- [Study questions]
- 1) Do these statements agree with the passage on Hackpen, Warren & Gramp's Hill Downs? Answer each with yes or no and quote the words of the passage that decide it.
(a) The site was once notified under a different name.
(b) Gramp's Hill Down is the most westerly of the three areas.
(c) Upright brome is the main grass on Hackpen Down.
- 2) What does the passage on Hackpen, Warren & Gramp's Hill Downs say in answer to each question below?
(a) How many species of butterfly have been recorded on the site?
(b) Which plant of disturbed ground is named in the western half of Warren Down?
(c) What grows in the narrow strip to the east of Hackpen Down?
- 3) Can you carry on the passage on Hackpen, Warren & Gramp's Hill Downs from the point where it stops?

[Passage shown]

UK Site of Special Scientific Interest

Hackpen, Warren & Gramp's Hill Downs is a 71.4 ha biological Site of Special Scientific Interest in Letcombe Bassett in Oxfordshire.

==Site features==
The site is composed of three separate sloping areas of unimproved chalk downland, representing a type of habitat now uncommon in the Berkshire Downs. It was formerly notified as Hackpen Hill and Crowhole Bottom. Eleven species of butterfly have been recorded, including chalkhill blue, brown argus and marbled white. The site has extensive views over rolling countryside.

Gramp's Hill Down is the most easterly area, and the closest to Letcombe Bassett. The main grass is upright brome, and it has a rich variety of herbs, including yellow rattle, chalk milkwort and kidney vetch.

The eastern half of the central area, Warren Down, is also dominated by upright brome, with herbs including bulbous buttercup and salad burnet. The main grass in the western half is meadow grass, with bare patches and rabbit damaged areas which have been colonised by plants of disturbed ground such as henbane.

At the western end is Hackpen Down, the largest part of the site, which has a wide variety of aspects and gradients. The main grass is red fescue, and herbs include horseshoe vetch and common rockrose. A narrow strip to the east contains hawthorns and elder scrub.

[/Passage shown]
[Data supplied]

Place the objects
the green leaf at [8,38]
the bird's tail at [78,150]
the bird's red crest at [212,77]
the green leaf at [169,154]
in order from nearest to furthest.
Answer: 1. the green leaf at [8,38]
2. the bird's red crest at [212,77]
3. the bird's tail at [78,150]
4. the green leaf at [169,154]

[/Data supplied]

- [Solved tasks]
- 1)
(a) Yes: "It was formerly notified as Hackpen Hill and Crowhole Bottom."
(b) No: "Gramp's Hill Down is the most easterly area"
(c) No: "The main grass is red fescue"

- 2)
(a) Eleven
(b) Henbane
(c) Hawthorns and elder scrub

- 3)
==Hackpen Hill bowl barrow==

Hackpen Hill Bowl Barrow is a Bronze Age barrow a few metres north of Hackpen Down. It is approximately 21 metres in diameter and 1.4 metres high, surrounded by a quarry ditch from which material was taken to construct it, but which is now largely infilled. There is a depression at the top probably caused by an excavation by antiquarians, although no record of this survives. It is a Scheduled monument, and its grid reference is .

==Access==

There is access to Gramp's Hill Down by a footpath called Apple Pie from Holborn Hill in Letcombe Bassett. The site is just north of The Ridgeway long-distance footpath, and there is access to it from Hackpen Down.